Этот канонический портрет оспаривает инженер Керн, полагая, что «Чернышевский был прежде всего учёный экономист» выражает сомнение, сможет ли Фёдор Константинович «оценить достоинства и недостатки “Комментариев к Миллю”».14941 Александра Яковлевна, в свою очередь, возражает Керну, что «никакая история русской литературы не может обойти Чернышевского», однако недоумевает: «…какой Фёдору Константиновичу интерес писать о людях и временах, которых он по всему своему складу бесконечно чужд?». Пытаясь предположить, какой у него может быть «подход», она больше других приближается к пониманию его цели, хотя в самый её фокус и не попадает: если ему «хочется вывести на чистую воду прогрессивных критиков, то ему не стоит стараться. Волынский и Айхенвальд уже давно это сделали». Отвечая ей, Александр Яковлевич, напротив, решительно настаивает на том, что «при талантливом подходе к данному предмету, сарказм априори исключается, он ни при чём».14952

Писатель Сирин не мог, по крайней мере, не догадываться, что не только в кругах поэтов и критиков «парижской ноты», но и в целом, большая часть разночинного происхождения интеллигенции, революции не принявшая и оказавшаяся в эмиграции, тем не менее, к Чернышевскому продолжала относиться с пиететом. И всё же Годунов-Чердынцев настаивает на своём: «Понимаешь, – объяснял он Зине, – я хочу всё это держать как бы на самом краю пародии… А чтобы с другого края была пропасть серьёзного, и вот пробираться по узкому хребту между своей правдой и карикатурой на неё».14963 Знакомясь с нужным ему материалом, Фёдор действительно заново «выводит на чистую воду» представителей так называемой «прогрессивной критики», за пятьдесят лет существования которой, «от Белинского до Михайловского, не было ни одного властителя дум, который не поиздевался бы над поэзией Фета».14974

Приведённое Долининым мнение Белинского о Фете (выраженное, правда, не в печати, а в частном письме): «…хорошо, но как же не стыдно тратить времени и чернил на такие вздоры?»14985 – идентично вердикту Мортуса, назвавшего стихи Кончеева «отвлечённо-певучими пьесками». Преемственность здесь явная, и обнаружена она Фёдором уже на начальном этапе его работы. В доказательство он приводит примеры и других «перлов» «симпатичного неуча» Белинского и, казалось бы, такого образованного человека, как Н.К. Михайловский (публициста, социолога, литературного критика, идеолога народничества), также, наряду с прочими «властителями дум» – Добролюбовым, Чернышевским, Писаревым, – позволявшего себе писать о Фете в издевательском тоне.14996

«Отсюда, – продолжает Фёдор, – был прямой переход к современному боевому лексикону, к стилю Стеклова (“…разночинец, ютившийся в порах русской жизни … тараном своей мысли клеймил рутинные взгляды”), к слогу Ленина…».15001 То есть следующий этап, уже собственно марксистской апологетики Чернышевского, унаследовал и канонизировал подход своих предшественников, ужесточая его и расширяя сферу его применения. «Русская проза, какие преступления совершаются во имя твоё!» – в отчаянии восклицает повествователь.

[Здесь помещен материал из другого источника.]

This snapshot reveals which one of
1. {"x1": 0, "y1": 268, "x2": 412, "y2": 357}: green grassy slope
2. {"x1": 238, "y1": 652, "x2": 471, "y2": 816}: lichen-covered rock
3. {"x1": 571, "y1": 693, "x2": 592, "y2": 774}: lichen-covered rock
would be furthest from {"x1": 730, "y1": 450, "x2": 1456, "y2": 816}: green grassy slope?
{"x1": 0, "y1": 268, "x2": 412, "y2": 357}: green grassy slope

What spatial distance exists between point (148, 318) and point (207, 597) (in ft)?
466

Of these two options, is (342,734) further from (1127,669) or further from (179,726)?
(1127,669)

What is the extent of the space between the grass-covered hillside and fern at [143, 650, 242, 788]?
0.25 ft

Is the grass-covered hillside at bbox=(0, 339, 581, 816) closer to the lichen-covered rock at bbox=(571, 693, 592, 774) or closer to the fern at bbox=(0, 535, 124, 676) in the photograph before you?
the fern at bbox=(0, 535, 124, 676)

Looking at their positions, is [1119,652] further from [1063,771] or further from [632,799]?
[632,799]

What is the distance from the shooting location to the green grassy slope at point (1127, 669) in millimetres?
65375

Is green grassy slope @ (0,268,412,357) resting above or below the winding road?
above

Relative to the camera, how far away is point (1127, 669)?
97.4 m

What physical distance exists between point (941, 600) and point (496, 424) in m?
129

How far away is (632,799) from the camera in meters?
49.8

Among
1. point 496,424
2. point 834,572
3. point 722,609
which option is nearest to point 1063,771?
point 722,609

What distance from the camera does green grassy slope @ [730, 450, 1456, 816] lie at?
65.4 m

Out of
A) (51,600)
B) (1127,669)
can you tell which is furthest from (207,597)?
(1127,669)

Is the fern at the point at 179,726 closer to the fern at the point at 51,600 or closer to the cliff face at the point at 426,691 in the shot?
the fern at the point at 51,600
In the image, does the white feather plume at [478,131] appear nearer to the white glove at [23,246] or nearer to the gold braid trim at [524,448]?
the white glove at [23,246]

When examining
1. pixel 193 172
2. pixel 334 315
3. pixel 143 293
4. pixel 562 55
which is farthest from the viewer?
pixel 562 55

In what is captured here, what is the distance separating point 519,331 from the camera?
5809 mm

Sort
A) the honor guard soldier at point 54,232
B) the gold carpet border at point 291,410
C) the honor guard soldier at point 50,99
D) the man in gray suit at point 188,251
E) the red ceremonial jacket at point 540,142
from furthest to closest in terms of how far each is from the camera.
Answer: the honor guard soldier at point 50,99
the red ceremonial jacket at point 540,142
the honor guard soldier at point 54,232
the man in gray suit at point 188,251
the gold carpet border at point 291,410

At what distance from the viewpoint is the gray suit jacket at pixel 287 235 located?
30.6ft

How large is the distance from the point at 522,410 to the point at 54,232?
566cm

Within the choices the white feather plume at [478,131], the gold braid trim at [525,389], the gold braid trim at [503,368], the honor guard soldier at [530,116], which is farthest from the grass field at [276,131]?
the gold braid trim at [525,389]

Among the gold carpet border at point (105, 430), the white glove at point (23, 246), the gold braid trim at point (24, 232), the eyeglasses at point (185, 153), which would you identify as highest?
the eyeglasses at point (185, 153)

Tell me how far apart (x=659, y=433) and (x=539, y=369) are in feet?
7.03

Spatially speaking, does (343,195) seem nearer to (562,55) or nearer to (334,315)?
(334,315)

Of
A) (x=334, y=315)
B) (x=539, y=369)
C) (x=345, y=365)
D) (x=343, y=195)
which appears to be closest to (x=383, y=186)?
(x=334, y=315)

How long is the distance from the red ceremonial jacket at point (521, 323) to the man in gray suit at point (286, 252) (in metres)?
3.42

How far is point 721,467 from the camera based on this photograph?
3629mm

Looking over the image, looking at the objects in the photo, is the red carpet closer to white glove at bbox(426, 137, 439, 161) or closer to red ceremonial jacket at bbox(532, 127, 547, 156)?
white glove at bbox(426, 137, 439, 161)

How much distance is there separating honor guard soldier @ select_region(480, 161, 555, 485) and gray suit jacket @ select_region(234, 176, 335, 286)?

Отслеживая истоки этих тенденций, Фёдор находит их признаки в рецензиях критика Н.А. Полевого на «Ревизор» и «Мертвые души» Гоголя (приводя подтверждающую это наблюдение цитату: «Лица – уродливые гротески, характеры – китайские тени, происшествия – несбыточны и нелепы»), что нашло продолжение в сходном, нарочито пренебрежительном тоне ведущих критиков либерально-народнического направления А.М. Скабичевского и Михайловского по отношению к «г-ну» Чехову.15012

Читая Помяловского, Некрасова, Герцена, Фёдор замечает тончайшие, свойственные каждому из них, оттенки смысла и стиля, – ляпсусов при этом, даже самомалейших, никому не прощая, – но, спохватившись, одёргивает себя: «Такой метод оценки, доведённый до крайности, был бы ещё глупее, чем подход к писателям и критикам как к выразителям общих мыслей».15023 Предпочтительнее, полагает Фёдор, «легко применимый критерий», определяющий гармоническое соотношение между формой и содержанием: с одной стороны, избегающий мелочной придирчивости к требованиям формы, – с другой же, само собой предполагающий, что отражение «общих мыслей» не может быть содержанием произведения настоящего творца.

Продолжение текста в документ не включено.